Sunday, May 12, 2013

Can We Innovate Out of this Recession?

God only knows how many words have been typed to identify the cause of this recession. I believe that by the time we get to the end and can look back, we will see that this was a depression. In 1929, property values fell more than 30%, but in a longer span of time than we have seen between 2006-2009. If that is a measure of a depression, then we were in one.

So how are we going to get ourselves out of this one? Are we going to go the way of painful cuts in social services and civil services like police, fire and education? Austerity has been tried, to no avail.

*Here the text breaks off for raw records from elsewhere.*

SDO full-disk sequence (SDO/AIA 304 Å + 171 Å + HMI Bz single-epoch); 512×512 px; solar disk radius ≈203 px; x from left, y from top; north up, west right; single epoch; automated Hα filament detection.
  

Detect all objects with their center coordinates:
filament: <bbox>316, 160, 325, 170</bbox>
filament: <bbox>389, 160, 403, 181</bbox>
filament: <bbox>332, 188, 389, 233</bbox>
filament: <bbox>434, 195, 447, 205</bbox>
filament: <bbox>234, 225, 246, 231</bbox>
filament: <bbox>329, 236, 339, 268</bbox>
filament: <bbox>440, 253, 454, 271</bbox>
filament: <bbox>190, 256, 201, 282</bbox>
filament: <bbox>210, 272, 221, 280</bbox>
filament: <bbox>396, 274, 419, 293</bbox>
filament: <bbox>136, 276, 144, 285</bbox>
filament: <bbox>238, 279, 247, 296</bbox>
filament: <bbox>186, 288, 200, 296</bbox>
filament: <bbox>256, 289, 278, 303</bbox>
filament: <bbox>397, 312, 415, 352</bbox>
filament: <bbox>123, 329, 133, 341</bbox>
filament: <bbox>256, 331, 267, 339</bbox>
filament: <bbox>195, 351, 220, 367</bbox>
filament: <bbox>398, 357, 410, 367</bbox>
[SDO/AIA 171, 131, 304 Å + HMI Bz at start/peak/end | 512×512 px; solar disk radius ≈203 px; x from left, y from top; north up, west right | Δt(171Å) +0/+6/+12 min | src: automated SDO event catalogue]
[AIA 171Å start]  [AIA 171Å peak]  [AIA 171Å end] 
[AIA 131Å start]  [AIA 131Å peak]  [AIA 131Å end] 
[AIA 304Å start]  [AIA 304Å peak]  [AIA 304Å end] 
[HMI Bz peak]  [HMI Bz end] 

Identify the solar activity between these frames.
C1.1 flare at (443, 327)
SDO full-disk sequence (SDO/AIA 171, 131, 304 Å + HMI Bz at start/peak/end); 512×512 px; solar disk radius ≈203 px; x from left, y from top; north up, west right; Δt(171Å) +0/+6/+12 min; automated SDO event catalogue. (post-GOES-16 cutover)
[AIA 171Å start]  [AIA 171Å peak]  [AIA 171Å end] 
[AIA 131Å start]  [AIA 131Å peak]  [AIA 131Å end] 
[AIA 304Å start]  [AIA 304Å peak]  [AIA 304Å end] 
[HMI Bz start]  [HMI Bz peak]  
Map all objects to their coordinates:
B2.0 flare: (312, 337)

Before the last midterm elections, President Obama suggested that the spirit of American innovation can lift us out of this recession. America has had a very long history of innovation leading the way for this country. But it can only do so as long as the powers that be are willing to let it. Unfortunately, there is very little room for innovation without risk of incumbents blocking or shelving the new ideas that could be implemented to lift our economy.

There is a lot of talk about the change in tax policy over the last 30 years. It is clear that tax policy has favored those who have money over those that don't. Tax policy has given rise to enormous efforts to send manufacturing offshore. As a result, very little in the way of new manufacturing has been brought here. Andy Grove, a former Intel executive, has pointed out that as we send our manufacturing offshore, we're giving away our ability to innovate.

But there is a subtle change that hasn't been noticed by the mainstream media: the consolidation of intellectual property into the hands of a few very powerful players. Some of them you've heard of: Apple, Microsoft, Viacom. But there are a few very large players you may not have heard of until today: Intellectual Ventures, MPEG-LA, Acacia.

Of the former group, they make things we'd like to use as consumers. iPads, Windows, and 2 1/2 Men (well, maybe not). Of the latter, they don't make the things you want to buy. They make them more expensive.

How did this happen? Quite a few books have been written on the subject, but in a nutshell, this country has draped itself in intellectual property as a religion that has turned into a boa constrictor for our economy. Over the last 30 years, we have slowly turned the screws to the public domain and the industrial commons by increasing the power of intellectual property laws and making it harder to challenge the validity of patents without going to court. it has become a tragedy of the anti-commons.

A typical patent lawsuit defense can cost anywhere from $3-6 million and that is just a start. This is significant barrier to bringing innovations to market. The high cost of patent litigation has also given rise to patent trolls. Patent trolls make no products so they are immune to counterclaims and public backlash. But they make a lot of money by threatening to sue, and offering settlement terms for an amount lower than the cost of litigation.

As we make intellectual property laws stronger, we increase the cost of downstream innovation and eventually, we find that we're falling behind other countries in terms of innovation. We are simply  so mired in litigation, both at the patent office and in court, that we don't have time to solve the really big problems humans face. This is because patents have perverted the incentives for innovation.

Of course, falling behind other countries is less of a problem if you can foist your intellectual property regime onto other countries. We do this in exchange for access to our markets and to pry open access to the markets in other countries. The US has "free trade" agreements with many other countries that achieve the goal of imposing the US patent regime on the partner countries.

Each of these agreements is guaranteed to protect doctors, lawyers and other professionals while exposing middle class manufacturing workers to direct competition with lower paid foreign workers. But more importantly, they require the other country to use the same intellectual property rules that we use here.

Apple, Intel and a few other manufacturers take great comfort in these agreements. So much so, that they can safely move their manufacturing operations to other countries without worry that their products will be copied unlawfully. That, to me, explains the decline of the American economy.

Despite many attempts at patent reform, Congress has not arrived at a solution to the problem of misplaced incentives. Michele Boldrin and David Levine have suggested the elimination of patents altogether. In a report released by the Federal Reserve Bank, Boldrin and Levine make a powerful case for eliminating patents and the market perversions they induce.

Our intellectual property regime only works for a privileged few. Until our intellectual property regime works for everyone, innovators will have very little power to help our economy. Moreover, intellectual property regimes must respect the public domain, something our current regime fails to do.